Salamini (MGNCL 41:100; 42:91; 43:91) first described a new bronze (bz) mutable allele in maize, now referred to as AcBz. McClintock determined that the bz mutable phenotype of AcBz was due to the presence of Ds at the bz2 locus, and that there was an Ac element between the sh and bz loci (McClintock, pers. comm.). McClintock also observed that new bz mutable kernels frequently arose in the AcBz strain. The AcBz-derived bz mutable alleles are collectively called "bz-m5". Four independently derived bz-m5 alleles (A through D; obtained from McClintock) were analyzed. They differ from one another in the frequency at which Ac excises from the bz locus, restoring the bz phenotype. The bz-m5-A allele shows the highest frequency of excision, followed by B, C and D. Of interest in the bz-m5 alleles is the possible correlation between Ac excision patterns and the site of insertion of Ac. To date, differences in excision pattern in other mutable alleles have been correlated with alterations within the element itself (Fedoroff and Kingsbury, in prep.; J. W Schiefelbien, et al., PNAS 82:4783, 1985; Zs. Schwarz-Sommer, et al., EMBO J. 4:2439, 1985). The present alleles, therefore, provide a unique opportunity for determining what effect sequences surrounding the Ac element have on its ability to excise.

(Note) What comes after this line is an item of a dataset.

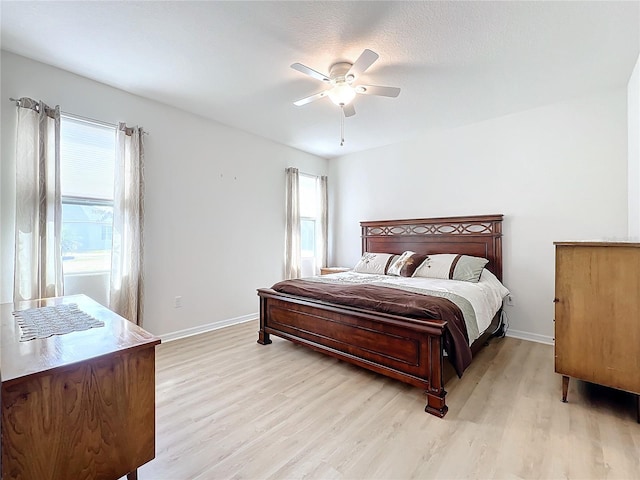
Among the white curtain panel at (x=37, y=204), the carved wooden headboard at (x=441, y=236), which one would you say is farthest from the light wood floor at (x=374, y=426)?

Experiments were conducted to determine (1) if the Ac element of each allele is inserted at different positions within the bz gene, and (2) if the Ac element is the same in all four mutable alleles. To determine the site of insertion of Ac, DNA from plants of each strain (A through D) was digested with several restriction enzymes and analyzed by Southern blot hybridization. A 2.2 kb Pst fragment containing the entire bz coding sequences (D. Furtek, pers. comm.) was used as a probe. The sites of insertion of Ac, determined from such analysis, are given in Fig. 1. There appears to be a complete 4.5 kb Ac insertion in all alleles, and the insertions are at different sites within the bz coding region. All four are within 2.0 kb of each other. For all four alleles, the orientation of Ac relative to the bz gene is the same. There were no insertions within the bz gene in DNA isolated from AcBz plants.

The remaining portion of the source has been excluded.